What followed was an album that may have contained at least half of that day's Testament line-up, but it certainly was its own beast. To an extent.

From the get-, it was incredibly obvious that Eric really wanted to make a black metal record...except he didn't exactly know how to do it. Many of the genre's hallmarks are there (blast beats, shrieking vocals, raging tempos, chaotic riffing), yet it's done in a very elementary sort of way like, I dunno, from someone who literally just discovered the genre? But that's not a knock of him for being so earnest about it. Well...not completely. Eric and the Dragonlords run through their unholy craft with a sort of crushing energy that feels less like cavalcades of devilry rushing at the listener and more like a bunch of dudes having a hell of a time jamming. Despite the genre of choice, much of the darker tone and songcraft one found in "The Gathering" is present here, albeit with more tremolo picking and a few less palm-muted chugs, making it seem less a full on black metal album and more like a faster thrash album with black elements and keyboards gussying it up. Old habits showing their ugly, sun-drenched faces beneath the corpsepaint.

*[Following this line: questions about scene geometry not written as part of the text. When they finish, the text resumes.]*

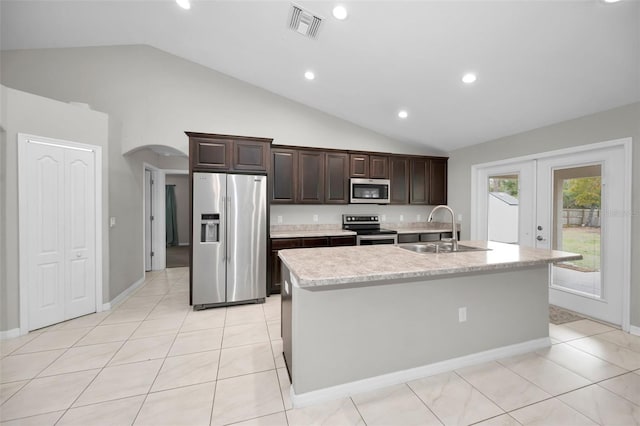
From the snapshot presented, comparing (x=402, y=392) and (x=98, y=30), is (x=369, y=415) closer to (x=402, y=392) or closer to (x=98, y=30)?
(x=402, y=392)

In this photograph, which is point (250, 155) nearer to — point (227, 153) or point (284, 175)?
point (227, 153)

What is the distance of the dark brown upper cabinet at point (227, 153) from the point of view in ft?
11.2

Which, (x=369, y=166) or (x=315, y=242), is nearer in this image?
(x=315, y=242)

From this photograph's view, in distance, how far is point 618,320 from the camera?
2896 mm

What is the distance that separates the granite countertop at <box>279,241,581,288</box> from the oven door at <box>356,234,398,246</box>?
1681 mm

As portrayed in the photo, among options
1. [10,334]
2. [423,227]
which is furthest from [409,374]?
[10,334]

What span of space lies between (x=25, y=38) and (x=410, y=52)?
467 cm

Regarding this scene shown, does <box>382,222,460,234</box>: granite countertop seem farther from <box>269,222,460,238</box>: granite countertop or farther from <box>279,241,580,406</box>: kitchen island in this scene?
<box>279,241,580,406</box>: kitchen island

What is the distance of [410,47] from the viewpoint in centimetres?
270

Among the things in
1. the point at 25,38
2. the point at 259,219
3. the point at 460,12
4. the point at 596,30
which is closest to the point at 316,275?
the point at 259,219

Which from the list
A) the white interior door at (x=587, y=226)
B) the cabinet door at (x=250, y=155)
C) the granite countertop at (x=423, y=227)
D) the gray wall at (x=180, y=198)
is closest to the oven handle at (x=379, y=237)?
the granite countertop at (x=423, y=227)

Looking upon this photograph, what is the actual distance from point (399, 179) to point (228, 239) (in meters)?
3.17

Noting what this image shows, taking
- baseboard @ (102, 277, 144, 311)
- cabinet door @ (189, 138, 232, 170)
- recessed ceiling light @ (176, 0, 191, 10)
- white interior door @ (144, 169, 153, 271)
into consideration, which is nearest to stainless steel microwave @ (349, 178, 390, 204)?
cabinet door @ (189, 138, 232, 170)

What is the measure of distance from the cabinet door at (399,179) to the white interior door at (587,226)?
191 centimetres
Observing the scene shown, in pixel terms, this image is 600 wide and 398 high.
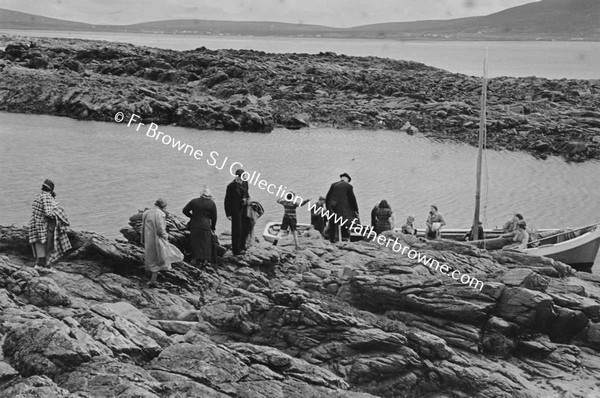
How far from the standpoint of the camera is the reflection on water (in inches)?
1247

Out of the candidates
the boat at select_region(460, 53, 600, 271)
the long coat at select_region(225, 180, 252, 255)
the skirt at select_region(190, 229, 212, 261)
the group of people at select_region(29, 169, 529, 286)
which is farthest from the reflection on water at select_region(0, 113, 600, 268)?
the skirt at select_region(190, 229, 212, 261)

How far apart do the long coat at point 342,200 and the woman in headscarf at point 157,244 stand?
505 cm

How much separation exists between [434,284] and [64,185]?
23.4 meters

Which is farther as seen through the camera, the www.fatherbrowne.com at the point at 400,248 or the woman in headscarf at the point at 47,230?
the www.fatherbrowne.com at the point at 400,248

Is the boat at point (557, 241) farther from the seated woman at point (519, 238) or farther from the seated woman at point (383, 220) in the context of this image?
the seated woman at point (383, 220)

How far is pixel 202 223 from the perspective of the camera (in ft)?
49.8

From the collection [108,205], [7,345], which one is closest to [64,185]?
[108,205]

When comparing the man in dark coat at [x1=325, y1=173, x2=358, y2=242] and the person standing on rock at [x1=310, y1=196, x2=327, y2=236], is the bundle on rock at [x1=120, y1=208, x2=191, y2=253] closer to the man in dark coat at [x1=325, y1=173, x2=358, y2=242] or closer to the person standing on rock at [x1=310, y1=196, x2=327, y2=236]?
the man in dark coat at [x1=325, y1=173, x2=358, y2=242]

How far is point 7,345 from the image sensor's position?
10328 millimetres

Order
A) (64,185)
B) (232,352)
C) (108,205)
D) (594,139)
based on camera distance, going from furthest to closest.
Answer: (594,139), (64,185), (108,205), (232,352)

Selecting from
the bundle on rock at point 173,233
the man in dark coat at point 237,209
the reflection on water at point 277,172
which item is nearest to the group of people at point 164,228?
the man in dark coat at point 237,209

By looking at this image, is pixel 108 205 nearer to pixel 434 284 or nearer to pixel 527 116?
pixel 434 284

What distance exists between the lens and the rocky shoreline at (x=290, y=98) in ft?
177

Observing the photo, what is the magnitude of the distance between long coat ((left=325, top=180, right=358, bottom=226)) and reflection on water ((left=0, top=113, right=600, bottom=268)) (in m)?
9.47
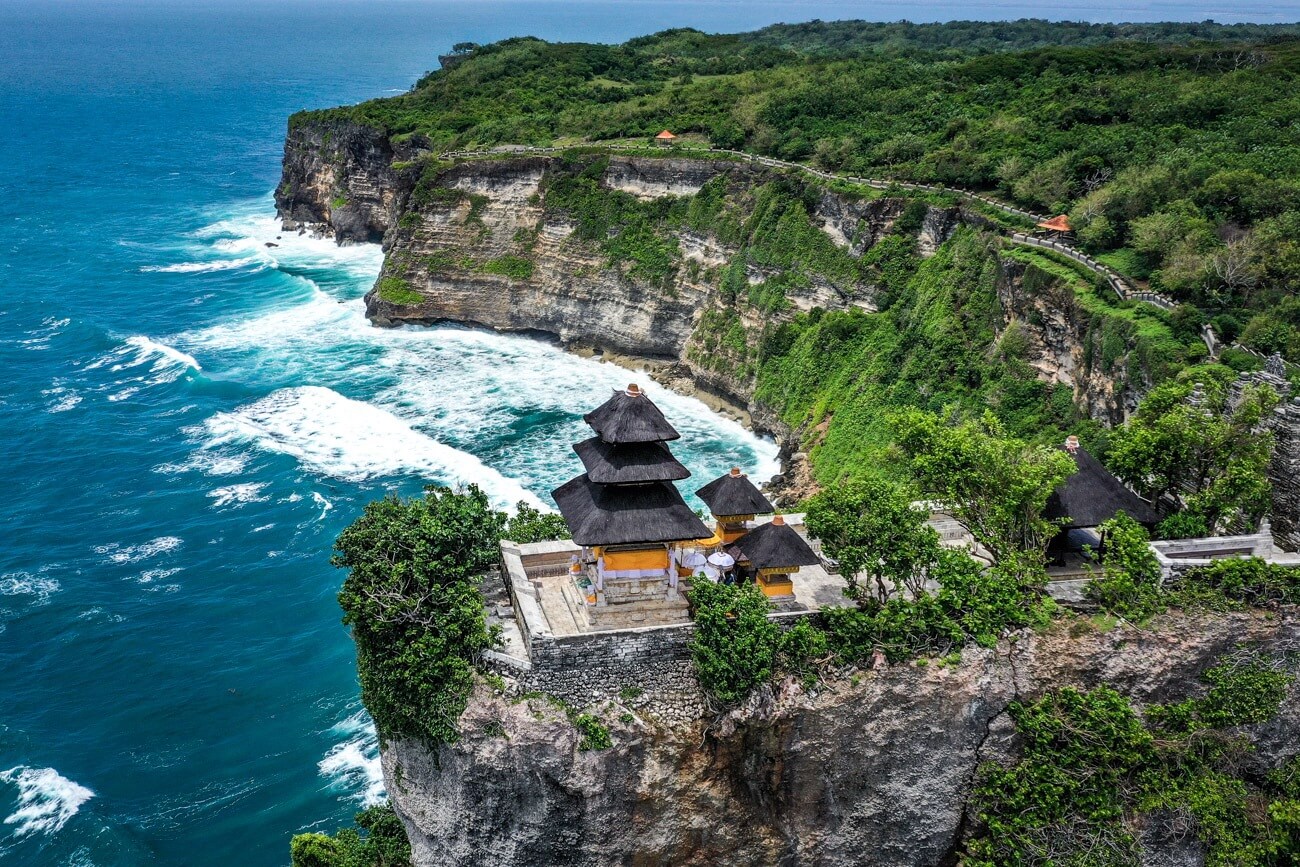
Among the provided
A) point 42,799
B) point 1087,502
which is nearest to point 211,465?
point 42,799

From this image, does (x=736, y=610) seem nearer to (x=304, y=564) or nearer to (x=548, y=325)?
(x=304, y=564)

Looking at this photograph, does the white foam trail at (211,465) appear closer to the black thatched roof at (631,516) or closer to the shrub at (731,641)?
the black thatched roof at (631,516)

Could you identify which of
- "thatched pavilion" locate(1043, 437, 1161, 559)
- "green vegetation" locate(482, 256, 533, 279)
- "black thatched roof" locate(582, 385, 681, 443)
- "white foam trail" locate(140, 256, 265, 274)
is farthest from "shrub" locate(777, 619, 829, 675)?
"white foam trail" locate(140, 256, 265, 274)

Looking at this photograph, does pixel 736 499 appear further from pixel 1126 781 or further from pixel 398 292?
pixel 398 292

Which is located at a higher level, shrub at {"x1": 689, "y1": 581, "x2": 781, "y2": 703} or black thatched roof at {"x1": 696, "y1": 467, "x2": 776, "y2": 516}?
black thatched roof at {"x1": 696, "y1": 467, "x2": 776, "y2": 516}

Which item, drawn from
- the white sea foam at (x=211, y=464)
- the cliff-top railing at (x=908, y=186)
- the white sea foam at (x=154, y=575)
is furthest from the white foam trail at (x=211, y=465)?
the cliff-top railing at (x=908, y=186)

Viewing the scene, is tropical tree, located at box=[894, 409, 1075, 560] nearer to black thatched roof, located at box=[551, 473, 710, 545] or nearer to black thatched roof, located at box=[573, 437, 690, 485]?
black thatched roof, located at box=[551, 473, 710, 545]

The whole affair is one of odds sometimes working against one another; the performance is wild and crazy, but the songwriting can get quite clunky, very square peg in the pentagram-shaped hole if you will. "Unholyvoid" and "Born to Darkness" are the first to show this sort of creative disconnect, where the keys feel just slapped on and the vocals sort of existing in its own space completely away from the rest of the instrumentation. Yet as the album continues on it begins to feel like things slowly coalesce into actually functioning decently well. It feels like this is a literal work in progress, where the further into the disc you go, the more the group understands what they are trying to achieve; to wit -- when everything comes together near the end with the transcendent "Wolfhunt" (with a chorus riff to die for) and the devastatingly violent title track, showing huge strides in creative growth the likes of which the first half lacked.

All in all, Dragonlord's debut was a slight misfire from someone really excited about giving a new style a go, though it has moments where it shines. It only took this one time before Eric fully realized his black metal vision with the follow up, which was leagues better, but his first step from the West Coast to the wintry forests was quite the stumble.